Are you allowing your negative experience in a legalist environment to affect your view of God’s authority and the commands of Christ? Are you allowing the abuses you saw growing up to become an excuse for unbiblical views of parenting and family?
The Word and Spirit confusion
Another common reaction can often be observed in those who have experienced a doctrinally heavy church that was sadly lacking in joy and grace. In light of these abuses, it is far too easy to drift into a more vague and “free-flowing” form of Christianity. Soon, verses like “The letter kills but the Spirit gives life,” will be used as a way of excusing an indifference towards the serious study of Scripture and theology. But we may want to consider the fact that the above verse is composed of letters that were written down by Paul in a letter. Yes, the same Paul who wrote about being “joyful always” and who also wrote that “All Scripture is God-breathed and useful for teaching, for reproof, for correction, and for training in righteousness.” Unfortunately due to unhealthy experiences, some Christians have bought into this false dichotomy. But we must never juxtapose Word and Spirit, or even try to find the “balance” between them. They work in tandem. The Spirit inspired the Word. The Word reveals the nature of the Spirit. Don’t let the abuse or fabrication of spiritual gifts cause you to retreat into a frigid stoicism, and don’t let those who close themselves within the cold brick walls of biblical intellectualism cause you to bounce back into a sappy soup of spiritual subjectivity.
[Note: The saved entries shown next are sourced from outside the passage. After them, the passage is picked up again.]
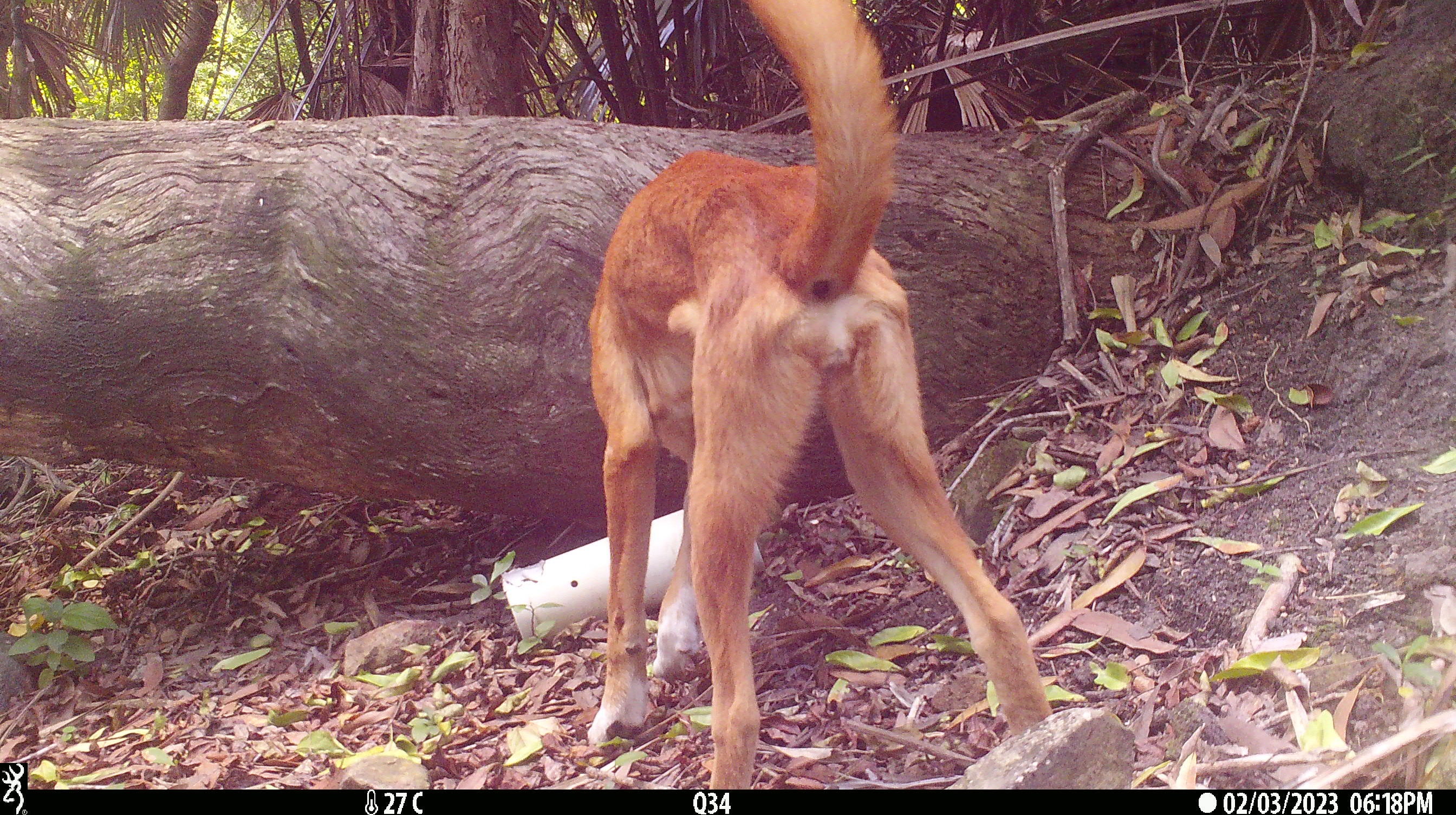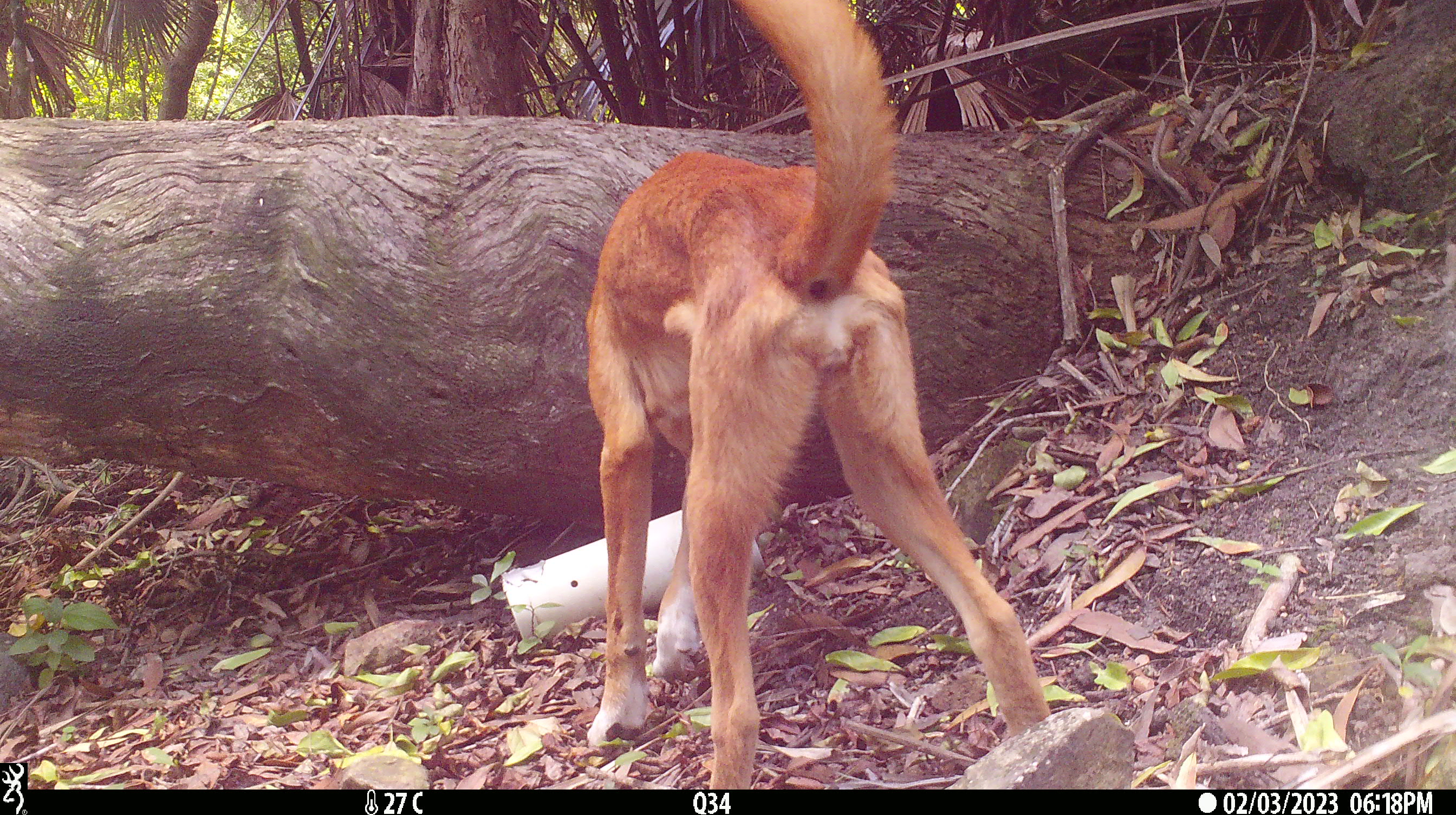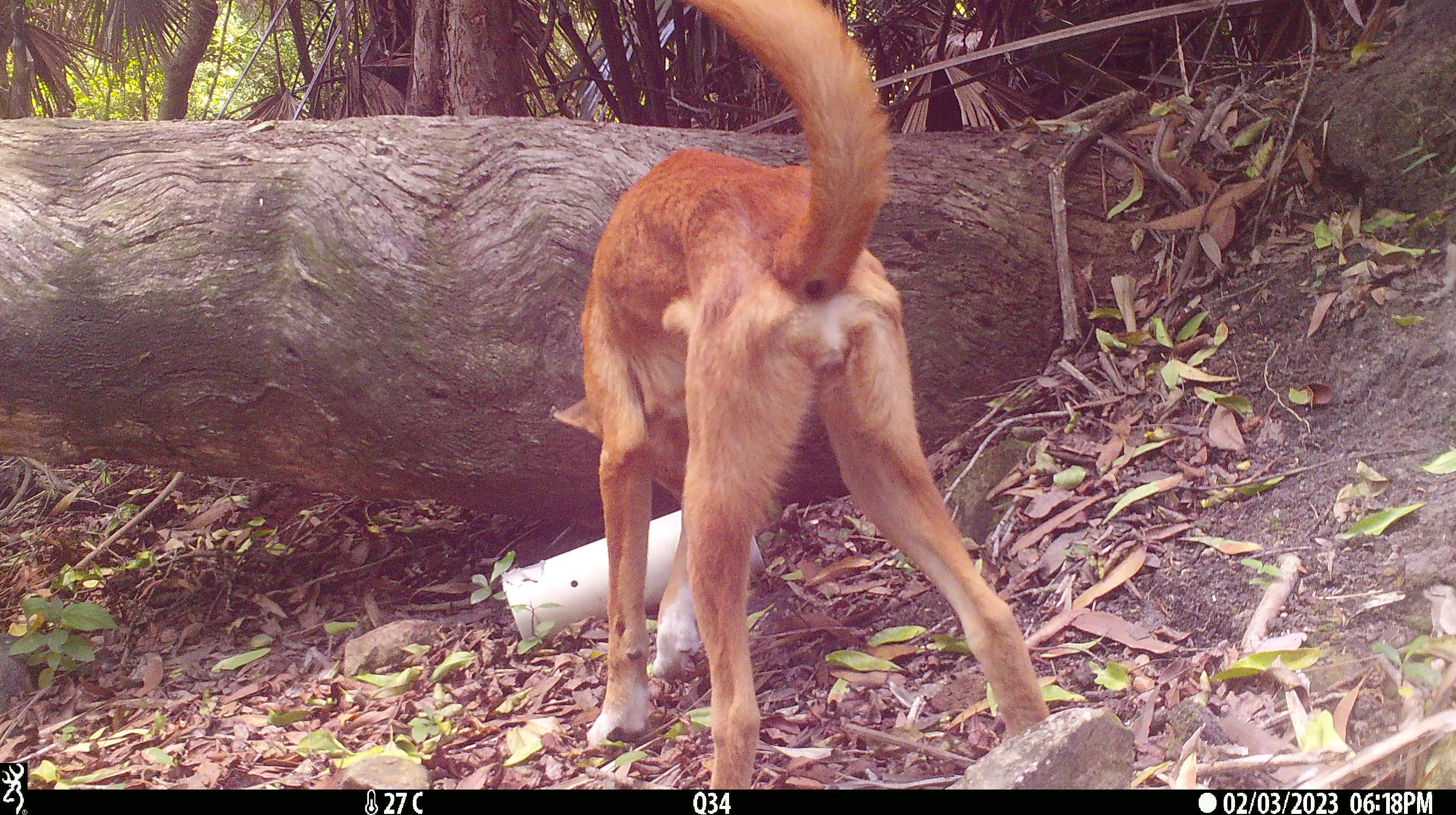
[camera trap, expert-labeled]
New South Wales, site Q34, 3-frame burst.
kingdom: Animalia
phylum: Chordata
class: Mammalia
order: Carnivora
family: Canidae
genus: Canis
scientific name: Canis familiaris dingo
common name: dingo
When thinking about our attitude toward (or interaction with) any particular issue, be it family, marriage, politics, masculinity, femininity, leadership, church membership, finances, etc., we need to consider the following question: in what ways am I reacting rather than taking time to slow down and respond biblically? And as I look for biblical answers, am I willing to submit to wherever the texts should lead? Do I trust that God’s ways and God’s thoughts are better and wiser than my own?